EXTRACT TO READ:
** BEGIN **
Very true, but the National Guard is under the command of the governor of the state they're based in -- the Idaho National Guard is under the command of the Governor of Idaho, for example. And they get called out by governors in case of disaster quite a bit.


----------



## GeekDavid (Nov 11, 2013)

Oh, one more thing, since we seem to be straying in this direction anyway. You should study up on the Posse Comitatus Act so you don't create a situation that's totally unrealistic.

Basically, it makes it illegal for most armed forces of the US from acting in any law enforcement capacity. The National Guard can be exempted if the Governor of their state signs off on it, the Coast Guard in time of peace are considered part of Homeland Security so they're not covered by it either, and of course military police can act as law enforcement towards other members of the armed forces.

In order to maintain some semblance of reality, you should probably try to keep anyone you identify as an Army officer from trying to arrest someone unless they're also in the Army and the arresting officer is a military policeman.


----------



## GeekDavid (Nov 11, 2013)

There's also a lot of good info here. Law enforcement in the United States - Wikipedia, the free encyclopedia


----------



## Addison (Nov 11, 2013)

Wow! Thanks for all your help David. Now I have that part of the story all figured out.


----------



## GeekDavid (Nov 11, 2013)

Not a problem... I'm so often on the receiving end of advice and info, it's nice to be able to share some of my knowledge.
** END **
TO DO:
(a) Copy out the part of the forum thread on military law enforcement that runs between "There's also a" and "all figured out.", inclusive.
(b) In the forum thread on military law enforcement, what is the Coast Guard considered part of in time of peace?
(c) Write the next part of the forum thread on military law enforcement, starting after its final post.

DATA PROVIDED:
** BEGIN **
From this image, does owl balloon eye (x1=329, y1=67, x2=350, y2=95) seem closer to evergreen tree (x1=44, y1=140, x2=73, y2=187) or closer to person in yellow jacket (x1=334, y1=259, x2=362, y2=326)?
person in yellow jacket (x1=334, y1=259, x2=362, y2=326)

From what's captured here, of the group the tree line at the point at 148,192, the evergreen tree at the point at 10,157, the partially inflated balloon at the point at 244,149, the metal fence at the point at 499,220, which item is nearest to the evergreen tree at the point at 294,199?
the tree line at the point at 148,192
** END **
EXERCISE RESPONSES:
(a)
There's also a lot of good info here. Law enforcement in the United States - Wikipedia, the free encyclopedia


----------



## Addison (Nov 11, 2013)

Wow! Thanks for all your help David. Now I have that part of the story all figured out.

(b) Homeland Security.

(c)
----------



## wordwalker (Nov 12, 2013)

Addison said:


> if a monster was terrorizing the city wrecking buildings, tearing up streets and scaring the entire populace, would that be a reason to call the FBI? Or maybe the military, as the monster is fifty feet high, muscles decked in spikes and claws and is apparently invulnerable. (Contemporary fantasy, all cities have a magical arm of the law.)



In a situation like this, they'd probably call EVERYBODY short of the military itself within three minutes, and they might not need too many more minutes to escalate it to the military too, including calling in the President. Or, a lot of people would try to push it that high that fast anyway.

But maybe not so much for a world like yours. If this is a _kind_ of problem they've seen before, no matter how much bigger, they'd be more likely to keep it in the usual channels people have said --whichever level of cop was in charge, plus National Guard and every other police type that charged in to help.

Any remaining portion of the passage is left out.